Unemployment is low and employment-to-population ratio is respectable. There’s room for improvement but the economy isn’t in the tank. What problems will a “serious jobs plan” address and how will it do so? Does higher pay for minimum wage workers mean $15/hr? $12/hr? Other? Is empowering unions part of a serious jobs plan? (Workers wages generally go up when there’s union presence.) What about Medicare For All or single-payer health care? Either of those would help control rising health care costs, which would be good for both employees and employers, no? Is that part of looking to the future? Bigger picture: GDP is growing steadily and corporations are making profits hand over fist. Are the economic challenges the average American faces due more to lack of employment opportunities or to how corporate profits are distributed? What does Moulton think? I say a serious jobs plan will need to address income inequality and the fact that wage share of gross domestic income has been falling since ca 1970. Does he agree?
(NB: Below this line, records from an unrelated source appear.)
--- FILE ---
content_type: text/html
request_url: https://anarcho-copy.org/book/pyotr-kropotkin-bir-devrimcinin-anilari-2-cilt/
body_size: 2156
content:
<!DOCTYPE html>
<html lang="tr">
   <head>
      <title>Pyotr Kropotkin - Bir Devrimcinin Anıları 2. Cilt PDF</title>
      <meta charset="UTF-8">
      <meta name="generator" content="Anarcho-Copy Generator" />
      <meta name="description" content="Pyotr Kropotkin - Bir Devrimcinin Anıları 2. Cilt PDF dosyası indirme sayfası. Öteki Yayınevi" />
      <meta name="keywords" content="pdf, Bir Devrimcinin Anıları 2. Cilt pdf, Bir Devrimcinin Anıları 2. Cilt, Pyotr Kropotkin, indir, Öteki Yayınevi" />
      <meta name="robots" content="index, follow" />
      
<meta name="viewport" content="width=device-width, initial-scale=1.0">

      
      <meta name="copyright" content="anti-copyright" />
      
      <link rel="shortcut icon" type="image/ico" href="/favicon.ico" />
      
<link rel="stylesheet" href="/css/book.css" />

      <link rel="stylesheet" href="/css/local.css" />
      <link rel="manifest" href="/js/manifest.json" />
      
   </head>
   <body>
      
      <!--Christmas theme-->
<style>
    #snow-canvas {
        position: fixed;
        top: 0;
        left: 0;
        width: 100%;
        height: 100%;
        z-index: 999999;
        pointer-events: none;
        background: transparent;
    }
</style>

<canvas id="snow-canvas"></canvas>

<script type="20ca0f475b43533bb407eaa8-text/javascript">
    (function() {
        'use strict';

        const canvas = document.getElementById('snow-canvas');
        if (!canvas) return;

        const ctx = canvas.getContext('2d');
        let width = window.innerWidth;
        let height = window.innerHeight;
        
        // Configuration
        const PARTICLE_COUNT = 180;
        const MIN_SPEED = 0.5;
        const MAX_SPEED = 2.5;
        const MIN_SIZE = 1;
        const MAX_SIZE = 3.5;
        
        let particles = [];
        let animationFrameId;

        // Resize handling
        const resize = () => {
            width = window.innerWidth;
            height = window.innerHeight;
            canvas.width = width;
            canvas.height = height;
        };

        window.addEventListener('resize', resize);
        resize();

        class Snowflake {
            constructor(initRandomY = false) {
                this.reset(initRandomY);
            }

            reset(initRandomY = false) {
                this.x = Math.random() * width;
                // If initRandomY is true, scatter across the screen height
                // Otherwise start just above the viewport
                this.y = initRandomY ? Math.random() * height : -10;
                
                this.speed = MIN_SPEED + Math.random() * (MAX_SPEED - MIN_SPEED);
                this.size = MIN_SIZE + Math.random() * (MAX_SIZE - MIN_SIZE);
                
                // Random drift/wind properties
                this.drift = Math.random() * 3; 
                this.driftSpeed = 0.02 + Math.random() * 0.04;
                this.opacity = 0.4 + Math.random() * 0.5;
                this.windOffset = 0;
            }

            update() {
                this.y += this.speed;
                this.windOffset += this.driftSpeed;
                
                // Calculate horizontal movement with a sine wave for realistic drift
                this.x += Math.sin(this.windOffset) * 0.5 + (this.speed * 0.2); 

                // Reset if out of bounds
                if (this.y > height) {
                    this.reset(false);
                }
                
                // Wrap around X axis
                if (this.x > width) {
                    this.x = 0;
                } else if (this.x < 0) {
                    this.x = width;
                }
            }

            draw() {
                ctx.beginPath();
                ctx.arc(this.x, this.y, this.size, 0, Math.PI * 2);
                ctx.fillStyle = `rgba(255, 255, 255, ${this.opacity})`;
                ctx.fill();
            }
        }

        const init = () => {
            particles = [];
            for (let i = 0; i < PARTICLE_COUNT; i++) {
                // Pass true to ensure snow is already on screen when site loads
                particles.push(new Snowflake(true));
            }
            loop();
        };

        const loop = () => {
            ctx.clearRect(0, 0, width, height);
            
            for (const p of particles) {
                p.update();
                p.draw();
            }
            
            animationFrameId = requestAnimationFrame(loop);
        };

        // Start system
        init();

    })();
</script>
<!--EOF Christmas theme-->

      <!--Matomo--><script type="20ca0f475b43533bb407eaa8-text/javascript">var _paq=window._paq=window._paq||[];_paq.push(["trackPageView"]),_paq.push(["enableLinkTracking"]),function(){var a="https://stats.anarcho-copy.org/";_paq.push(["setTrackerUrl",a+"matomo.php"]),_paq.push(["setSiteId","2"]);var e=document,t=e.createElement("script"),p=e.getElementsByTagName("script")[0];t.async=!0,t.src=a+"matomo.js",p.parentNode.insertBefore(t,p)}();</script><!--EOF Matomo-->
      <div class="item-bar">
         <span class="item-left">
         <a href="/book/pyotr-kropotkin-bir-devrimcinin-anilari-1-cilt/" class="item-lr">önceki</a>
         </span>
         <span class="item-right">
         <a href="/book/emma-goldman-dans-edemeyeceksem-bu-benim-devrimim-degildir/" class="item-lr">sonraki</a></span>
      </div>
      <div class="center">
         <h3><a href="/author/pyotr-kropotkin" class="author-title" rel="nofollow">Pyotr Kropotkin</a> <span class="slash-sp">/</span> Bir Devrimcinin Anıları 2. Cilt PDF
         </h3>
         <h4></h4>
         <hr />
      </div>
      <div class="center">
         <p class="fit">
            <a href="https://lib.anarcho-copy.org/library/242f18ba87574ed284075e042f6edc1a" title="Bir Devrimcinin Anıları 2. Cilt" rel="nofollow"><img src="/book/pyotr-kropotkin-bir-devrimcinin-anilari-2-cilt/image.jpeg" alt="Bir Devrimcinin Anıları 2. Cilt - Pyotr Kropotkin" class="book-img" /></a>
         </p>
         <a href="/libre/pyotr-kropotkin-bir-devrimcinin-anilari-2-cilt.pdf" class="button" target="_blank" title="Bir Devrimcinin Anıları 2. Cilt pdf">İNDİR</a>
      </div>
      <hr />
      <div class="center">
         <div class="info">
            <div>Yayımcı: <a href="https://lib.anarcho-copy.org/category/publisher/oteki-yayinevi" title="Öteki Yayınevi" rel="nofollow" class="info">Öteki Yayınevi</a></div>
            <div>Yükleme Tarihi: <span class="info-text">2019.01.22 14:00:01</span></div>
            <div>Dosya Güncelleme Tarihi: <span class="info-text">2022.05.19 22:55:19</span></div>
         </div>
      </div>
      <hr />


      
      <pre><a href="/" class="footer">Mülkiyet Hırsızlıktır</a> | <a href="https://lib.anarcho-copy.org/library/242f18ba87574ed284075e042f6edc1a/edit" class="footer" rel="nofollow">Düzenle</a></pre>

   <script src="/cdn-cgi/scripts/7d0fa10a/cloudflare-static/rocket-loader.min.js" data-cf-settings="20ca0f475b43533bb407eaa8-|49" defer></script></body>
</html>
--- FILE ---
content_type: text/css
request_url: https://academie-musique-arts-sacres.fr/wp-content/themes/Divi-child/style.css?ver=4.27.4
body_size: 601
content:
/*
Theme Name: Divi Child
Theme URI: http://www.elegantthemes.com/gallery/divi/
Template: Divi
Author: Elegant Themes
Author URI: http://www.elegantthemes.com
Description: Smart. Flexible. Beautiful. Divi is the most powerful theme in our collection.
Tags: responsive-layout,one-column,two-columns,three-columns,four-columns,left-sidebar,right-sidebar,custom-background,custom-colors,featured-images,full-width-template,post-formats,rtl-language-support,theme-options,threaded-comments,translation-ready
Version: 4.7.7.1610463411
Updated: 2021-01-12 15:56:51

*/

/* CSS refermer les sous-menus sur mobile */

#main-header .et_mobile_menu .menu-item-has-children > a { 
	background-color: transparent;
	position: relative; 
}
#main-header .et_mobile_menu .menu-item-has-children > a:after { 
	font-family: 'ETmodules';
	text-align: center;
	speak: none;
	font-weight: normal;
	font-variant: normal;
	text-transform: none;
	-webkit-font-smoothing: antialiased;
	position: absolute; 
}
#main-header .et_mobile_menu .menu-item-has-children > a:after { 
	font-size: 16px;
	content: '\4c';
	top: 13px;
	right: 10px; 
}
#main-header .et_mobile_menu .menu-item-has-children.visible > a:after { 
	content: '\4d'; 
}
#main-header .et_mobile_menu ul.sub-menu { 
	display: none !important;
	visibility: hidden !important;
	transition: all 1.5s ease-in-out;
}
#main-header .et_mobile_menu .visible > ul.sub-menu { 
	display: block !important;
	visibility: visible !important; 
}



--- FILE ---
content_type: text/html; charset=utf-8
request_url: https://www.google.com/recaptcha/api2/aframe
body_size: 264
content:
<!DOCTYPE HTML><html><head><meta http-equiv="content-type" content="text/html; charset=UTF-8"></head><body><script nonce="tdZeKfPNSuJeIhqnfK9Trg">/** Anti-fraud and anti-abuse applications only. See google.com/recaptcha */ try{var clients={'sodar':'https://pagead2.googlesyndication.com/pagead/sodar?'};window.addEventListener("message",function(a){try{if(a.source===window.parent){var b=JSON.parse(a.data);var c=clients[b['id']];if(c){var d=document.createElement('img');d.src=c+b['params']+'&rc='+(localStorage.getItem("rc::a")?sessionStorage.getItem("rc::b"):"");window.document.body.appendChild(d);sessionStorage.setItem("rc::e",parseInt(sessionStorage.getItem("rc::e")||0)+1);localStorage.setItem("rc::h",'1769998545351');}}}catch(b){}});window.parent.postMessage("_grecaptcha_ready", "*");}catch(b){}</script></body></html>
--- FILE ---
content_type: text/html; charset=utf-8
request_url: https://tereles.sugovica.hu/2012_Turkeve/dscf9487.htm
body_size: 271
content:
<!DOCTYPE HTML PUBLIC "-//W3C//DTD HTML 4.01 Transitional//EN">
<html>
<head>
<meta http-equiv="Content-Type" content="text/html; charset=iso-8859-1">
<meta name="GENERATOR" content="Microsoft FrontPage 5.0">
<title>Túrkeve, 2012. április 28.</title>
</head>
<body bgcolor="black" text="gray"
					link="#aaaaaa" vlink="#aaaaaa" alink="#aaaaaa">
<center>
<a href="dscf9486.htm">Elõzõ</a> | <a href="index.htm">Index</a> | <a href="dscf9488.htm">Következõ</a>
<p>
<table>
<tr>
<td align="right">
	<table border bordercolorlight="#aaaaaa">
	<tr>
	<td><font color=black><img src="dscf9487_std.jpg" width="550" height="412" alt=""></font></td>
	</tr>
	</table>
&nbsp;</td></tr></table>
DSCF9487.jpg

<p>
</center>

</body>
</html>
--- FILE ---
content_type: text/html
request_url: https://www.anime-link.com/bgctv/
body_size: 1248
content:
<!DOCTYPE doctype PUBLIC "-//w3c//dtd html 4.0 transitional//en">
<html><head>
What else is part of Moulton’s vision for the future? Does he propose to end the state of perpetual war? Does he propose to prosecute white collar criminals? How about war criminals? (The Obama administration did neither, apparently preferring to look forward rather than back.) Do we hold people accountable for their misdeeds or is that looking back not forward? The 2008 financial crash put a lot of people out of work and subsequently forced them to drain their retirement savings. Are current banking regulations too strict, too loose, about right? How about a financial transaction tax, would that be a net benefit to people who work for a living? More generally, if our goal is to create more decent-paying jobs do we continue to allow capital to flow more freely than people, thereby giving an advantage to capital over labor? (Hard for American workers to compete with workers overseas making $0.50/hr. Should we enact barriers to capital flight? Should we put tariffs on imports from low wage nations?) Do we invest in improving public transportation? Enact paid family leave? Will we need to raise additional revenue to make the elements of our “new message” a reality?
I want to hear what Moulton has in mind re the above. I hope it’s good. I fear it’s empty rhetoric.
Along those lines of hopes and fears, in a recent memo about recruiting candidates for office the DCCC Chair, Rep. Ben Ray Lujan, wrote
“Let’s look outside of the traditional mold to keep recruiting local leaders, veterans, business owners, women, job creators, and health professionals [to run for Congress].”
People in those groups are part of our constituency, they can be good public servants and we should encourage them to run. That stated, 1) Lujan’s list strikes me as straight up traditional mold not the least bit outside it and 2) it bugs me that’s the extent of the list. Perhaps I’m too cynical but I don’t feel like the list was inadvertently cut short. What about teachers, nurses, construction workers, farmers, Black Lives Matter activists, environmental activists, neighborhood organizers, clergy, public defenders, home healthcare aides, stay-at-home parents and union organizers? To name just a few. (h/t to Corey Robin for much of that list.) They’re part of our coalition too. We need to support them to run for office. We need to be reaching out to and making common cause with them.
Bring a long commentary to an end. I know it’s only a couple day but I don’t like the vibe I’m getting from Party leadership since Ossoff bit the dust. It feels like they’re planning to rebrand Third Way/Bill Clintonism – for which I have no enthusiasm. Am I off-base? Too cynical? What are your thoughts?